» TWOJE ZADANIE
Przepisz dosłownie fragment tekstu o przygotowaniu samochodu do zimy, zaczynając od słów „Każdej zimy zdarza” i kończąc na słowach „czas kupić nowe.”.

» FRAGMENT TEKSTU

Każdej zimy przychodzi taki moment, kiedy temperatura spada dużo poniżej zera, a na parkingach słychać przekleństwa kierowców, którzy prostownikami usiłują przywrócić swoje samochody do życia. Można sobie tego oszczędzić, odpowiednio przygotowując auto na mrozy i śnieżyce.
Przed zimą w pierwszej kolejności należy dokonać kontroli stanu akumulatora i alternatora. Wiele punktów serwisowych wykonuje taką usługę bezpłatnie. Samodzielnie można natomiast oczyścić bolce i klemy oraz skontrolować poziom elektrolitu.
- Akumulatory nowszej generacji wyposażone są w wzierniki, zwane popularnie magicznymi oczkami, które informują o stopniu naładowania. Zalecam jednak, by niezależnie od wyniku oględzin, akumulator raz na kwartał doładować prostownikiem z zewnętrznego źródła. Szczególnie jeśli jeździmy tylko po mieście, na krótkich trasach- radzi Wojciech Koszewnik, kierownik Biura Obsługi Klientów w salonie Sieńko i Syn - Sumaryczny bilans obiegu energii jest wtedy ujemny. Przy częstym rozruchu pobieramy dużo prądu, a czas pracy silnika jest zbyt krótki, by oddał energię. Prawidłowo pracujący alternator zapewnia ładowanie od 13,5Vdo 14,5 V. Zarówno zbyt niski poziom ładowania jak i zbyt wysoki jest szkodliwy dla akumulatora.
Każdej zimy zdarza się też dzień, kiedy spada pierwszy obfity śnieg i wszyscy kierowcy „na hurra” jadą wymieniać opony letnie na zimowe. Efekt? W serwisach robi się tłok, mechanicy nie wyrabiają ze zleceniami, a klienci się denerwują.
- Oczywiście powinniśmy o to zadbać wcześniej, kiedy temperatura na zewnątrz oscyluje pomiędzy 7 a 10 stopni, czyli gdzieś w drugiej połowie października – mówi Wojciech Koszewnik. - Ale przyjęło się, że oblężenie serwisów oponiarskich zaczyna się z pierwszym śniegiem. Podczas wymiany pamiętajmy, że bieżnik zimowych opon, które zapewnią nam lepszą trakcję na śliskiej drodze i krótsze hamowanie powinien mieć co najmniej 4 mm. Jeśli opony służą nam dłużej niż 5 lat to czas kupić nowe.
Przy okazji wizyty w punkcie serwisowym, warto też sprawdzić stan koła zapasowego. A do bagażnika zapakować takie użyteczne sprzęty jak odmrażacz do zamków, skrobaczka, łopatka do śniegu i linka holownicza.

» WYODRĘBNIONE DANE
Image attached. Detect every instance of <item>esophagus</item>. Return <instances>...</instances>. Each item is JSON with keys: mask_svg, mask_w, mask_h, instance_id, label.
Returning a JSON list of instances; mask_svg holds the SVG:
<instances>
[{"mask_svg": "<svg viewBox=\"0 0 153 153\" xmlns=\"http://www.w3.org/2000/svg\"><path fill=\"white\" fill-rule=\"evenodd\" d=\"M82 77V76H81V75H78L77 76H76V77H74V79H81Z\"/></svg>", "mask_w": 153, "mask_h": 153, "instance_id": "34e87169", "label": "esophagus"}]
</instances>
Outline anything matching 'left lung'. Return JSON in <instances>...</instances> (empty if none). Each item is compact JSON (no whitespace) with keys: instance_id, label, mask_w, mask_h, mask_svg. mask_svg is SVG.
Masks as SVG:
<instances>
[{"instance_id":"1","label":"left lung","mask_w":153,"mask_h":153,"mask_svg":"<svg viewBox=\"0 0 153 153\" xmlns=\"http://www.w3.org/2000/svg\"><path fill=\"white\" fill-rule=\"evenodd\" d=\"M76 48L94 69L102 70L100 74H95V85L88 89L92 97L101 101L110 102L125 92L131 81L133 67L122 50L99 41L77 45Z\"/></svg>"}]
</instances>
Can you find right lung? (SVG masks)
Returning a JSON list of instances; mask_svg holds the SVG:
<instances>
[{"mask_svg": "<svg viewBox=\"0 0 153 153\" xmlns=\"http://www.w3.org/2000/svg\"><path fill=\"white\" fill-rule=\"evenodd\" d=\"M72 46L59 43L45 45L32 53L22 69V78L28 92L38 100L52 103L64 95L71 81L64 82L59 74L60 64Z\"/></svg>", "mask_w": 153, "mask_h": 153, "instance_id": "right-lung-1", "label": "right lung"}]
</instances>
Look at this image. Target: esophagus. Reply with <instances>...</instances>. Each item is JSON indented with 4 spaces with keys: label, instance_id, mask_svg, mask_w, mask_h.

...

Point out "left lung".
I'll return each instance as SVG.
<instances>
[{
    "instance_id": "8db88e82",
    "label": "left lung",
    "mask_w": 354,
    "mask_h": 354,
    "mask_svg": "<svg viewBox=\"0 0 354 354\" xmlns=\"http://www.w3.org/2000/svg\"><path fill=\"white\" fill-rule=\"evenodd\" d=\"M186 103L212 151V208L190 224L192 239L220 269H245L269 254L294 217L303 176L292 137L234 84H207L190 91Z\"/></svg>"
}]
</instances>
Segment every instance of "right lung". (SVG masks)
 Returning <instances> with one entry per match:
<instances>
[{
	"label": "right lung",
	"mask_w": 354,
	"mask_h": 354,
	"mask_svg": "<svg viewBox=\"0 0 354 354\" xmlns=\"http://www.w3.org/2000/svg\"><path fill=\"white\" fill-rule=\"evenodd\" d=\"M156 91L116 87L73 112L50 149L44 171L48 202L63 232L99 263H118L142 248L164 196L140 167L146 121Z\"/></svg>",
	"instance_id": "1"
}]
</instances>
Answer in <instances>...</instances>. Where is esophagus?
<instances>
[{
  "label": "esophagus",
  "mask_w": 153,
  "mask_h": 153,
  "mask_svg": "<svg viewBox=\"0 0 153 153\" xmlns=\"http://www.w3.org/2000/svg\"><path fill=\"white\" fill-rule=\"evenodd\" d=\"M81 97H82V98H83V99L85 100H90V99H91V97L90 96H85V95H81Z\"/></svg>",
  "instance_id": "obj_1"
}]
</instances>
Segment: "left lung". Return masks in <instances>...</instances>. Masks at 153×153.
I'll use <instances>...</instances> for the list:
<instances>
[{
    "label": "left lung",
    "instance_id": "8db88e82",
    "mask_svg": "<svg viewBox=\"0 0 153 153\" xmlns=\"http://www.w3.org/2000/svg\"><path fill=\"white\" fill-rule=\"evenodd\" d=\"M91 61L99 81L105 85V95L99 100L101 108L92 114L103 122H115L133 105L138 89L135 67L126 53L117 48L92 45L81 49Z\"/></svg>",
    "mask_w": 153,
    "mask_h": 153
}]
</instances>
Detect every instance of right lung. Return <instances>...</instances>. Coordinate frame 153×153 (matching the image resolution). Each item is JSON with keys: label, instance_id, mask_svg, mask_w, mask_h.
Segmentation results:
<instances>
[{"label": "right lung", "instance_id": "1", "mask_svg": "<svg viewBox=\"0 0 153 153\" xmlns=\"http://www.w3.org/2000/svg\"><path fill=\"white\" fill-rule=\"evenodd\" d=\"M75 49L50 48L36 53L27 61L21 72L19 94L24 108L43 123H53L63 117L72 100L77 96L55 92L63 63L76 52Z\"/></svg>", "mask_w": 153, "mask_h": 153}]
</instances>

* * *

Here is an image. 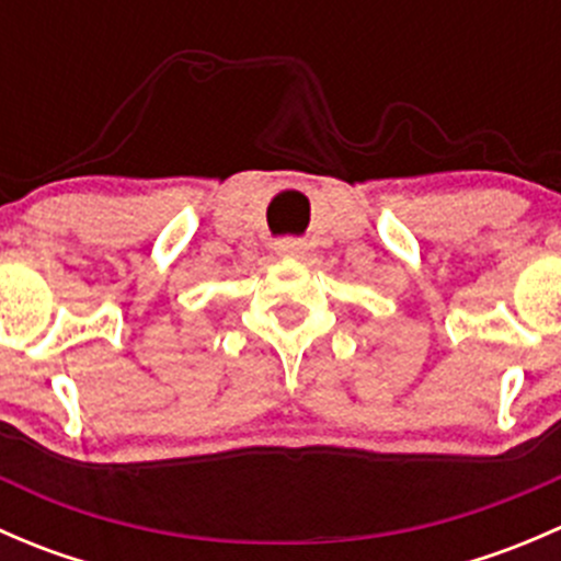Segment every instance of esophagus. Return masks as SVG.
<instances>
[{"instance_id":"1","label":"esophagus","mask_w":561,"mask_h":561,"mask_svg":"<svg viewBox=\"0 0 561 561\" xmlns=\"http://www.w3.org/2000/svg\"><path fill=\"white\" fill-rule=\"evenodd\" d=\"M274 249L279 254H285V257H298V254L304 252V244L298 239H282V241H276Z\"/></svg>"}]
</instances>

» OCZEKIWANA ODPOWIEDŹ
Każdej zimy zdarza się też dzień, kiedy spada pierwszy obfity śnieg i wszyscy kierowcy „na hurra” jadą wymieniać opony letnie na zimowe. Efekt? W serwisach robi się tłok, mechanicy nie wyrabiają ze zleceniami, a klienci się denerwują.
- Oczywiście powinniśmy o to zadbać wcześniej, kiedy temperatura na zewnątrz oscyluje pomiędzy 7 a 10 stopni, czyli gdzieś w drugiej połowie października – mówi Wojciech Koszewnik. - Ale przyjęło się, że oblężenie serwisów oponiarskich zaczyna się z pierwszym śniegiem. Podczas wymiany pamiętajmy, że bieżnik zimowych opon, które zapewnią nam lepszą trakcję na śliskiej drodze i krótsze hamowanie powinien mieć co najmniej 4 mm. Jeśli opony służą nam dłużej niż 5 lat to czas kupić nowe.